- Exercise brief
Pick out every line in the records that contains the word "bottom", matching its case, and copy each of those lines.

------------------------------------------------------------

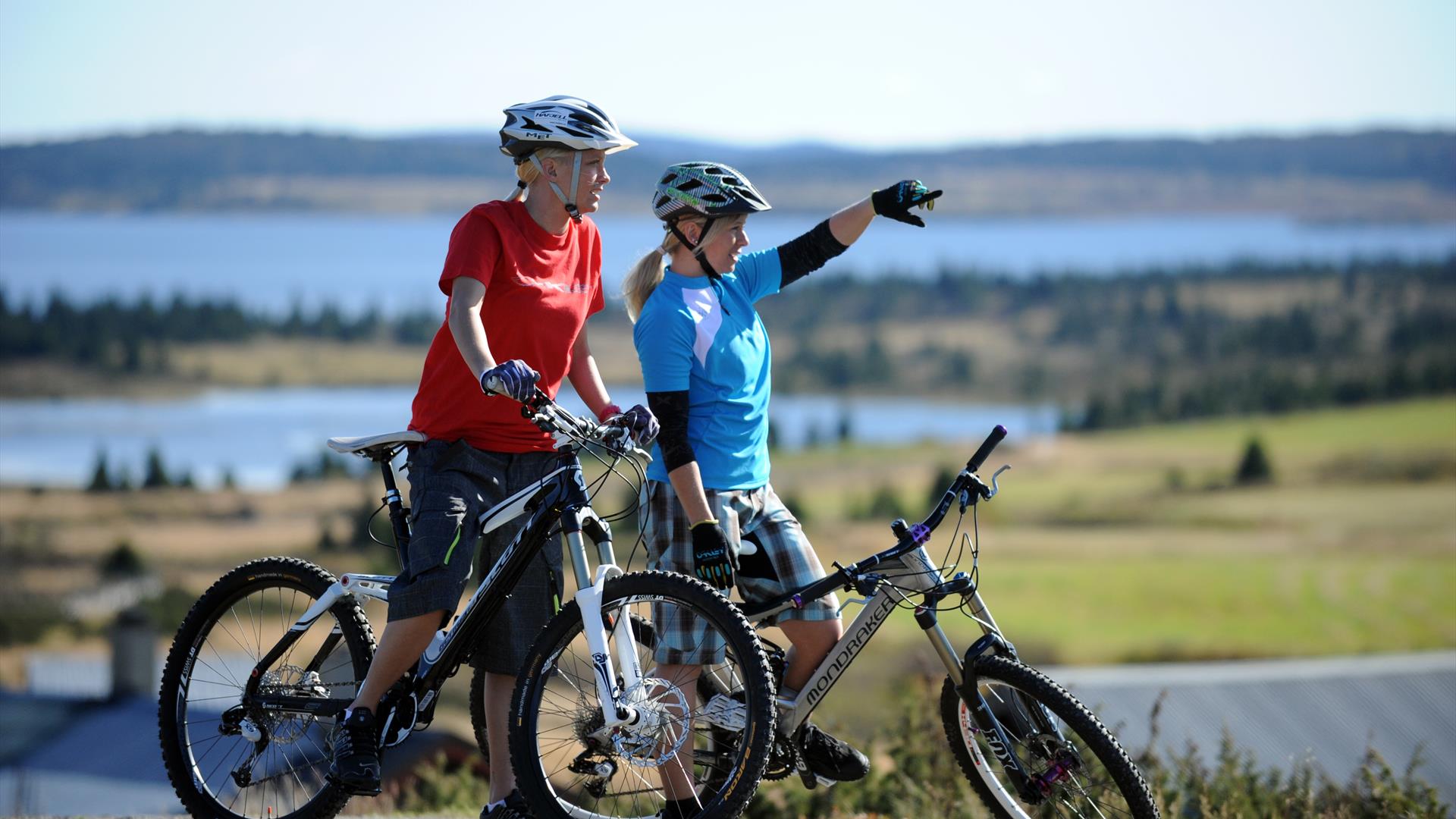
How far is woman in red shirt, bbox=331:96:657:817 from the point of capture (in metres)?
4.47

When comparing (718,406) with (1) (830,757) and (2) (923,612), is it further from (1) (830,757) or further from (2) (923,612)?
(1) (830,757)

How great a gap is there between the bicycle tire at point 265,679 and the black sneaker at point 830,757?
1407mm

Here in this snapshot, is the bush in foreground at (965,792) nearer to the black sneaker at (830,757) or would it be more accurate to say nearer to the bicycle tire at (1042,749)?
the black sneaker at (830,757)

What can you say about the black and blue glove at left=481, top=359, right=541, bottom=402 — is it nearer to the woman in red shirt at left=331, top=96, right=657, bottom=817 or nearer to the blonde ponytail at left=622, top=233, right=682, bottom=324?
the woman in red shirt at left=331, top=96, right=657, bottom=817

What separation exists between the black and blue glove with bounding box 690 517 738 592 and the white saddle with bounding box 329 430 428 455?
0.89 meters

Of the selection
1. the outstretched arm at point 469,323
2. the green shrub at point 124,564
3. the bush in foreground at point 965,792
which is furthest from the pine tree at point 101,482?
the outstretched arm at point 469,323

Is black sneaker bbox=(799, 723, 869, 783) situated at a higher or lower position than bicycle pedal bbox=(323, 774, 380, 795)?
higher

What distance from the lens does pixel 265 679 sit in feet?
16.5

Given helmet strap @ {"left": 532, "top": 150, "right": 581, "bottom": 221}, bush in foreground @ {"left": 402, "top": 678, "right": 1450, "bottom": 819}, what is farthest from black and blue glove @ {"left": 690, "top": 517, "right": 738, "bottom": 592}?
A: bush in foreground @ {"left": 402, "top": 678, "right": 1450, "bottom": 819}

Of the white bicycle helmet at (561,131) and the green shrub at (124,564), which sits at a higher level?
the white bicycle helmet at (561,131)

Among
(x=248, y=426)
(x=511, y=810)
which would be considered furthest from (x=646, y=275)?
(x=248, y=426)

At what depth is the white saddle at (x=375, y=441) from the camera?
15.1 ft

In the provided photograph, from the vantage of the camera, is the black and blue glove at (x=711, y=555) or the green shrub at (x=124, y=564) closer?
the black and blue glove at (x=711, y=555)

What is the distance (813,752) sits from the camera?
4785 mm
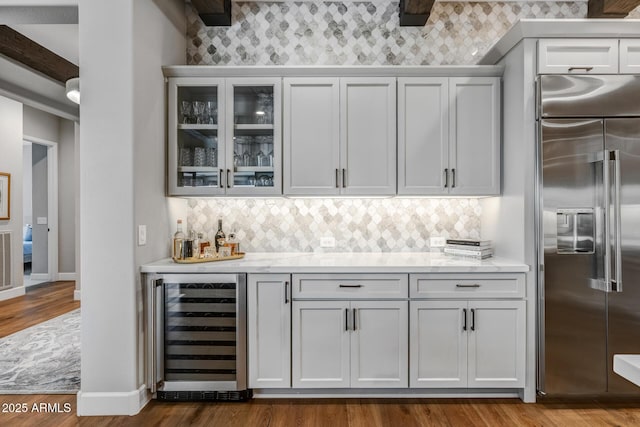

------------------------------------------------------------

- Finished answer
What can you say about the black and blue glove at left=481, top=359, right=541, bottom=402 — is it nearer to the woman in red shirt at left=331, top=96, right=657, bottom=817 or nearer to the blonde ponytail at left=622, top=233, right=682, bottom=324?
the woman in red shirt at left=331, top=96, right=657, bottom=817
Given helmet strap @ {"left": 532, "top": 150, "right": 581, "bottom": 221}, bush in foreground @ {"left": 402, "top": 678, "right": 1450, "bottom": 819}, what is farthest from black and blue glove @ {"left": 690, "top": 517, "right": 738, "bottom": 592}?
A: bush in foreground @ {"left": 402, "top": 678, "right": 1450, "bottom": 819}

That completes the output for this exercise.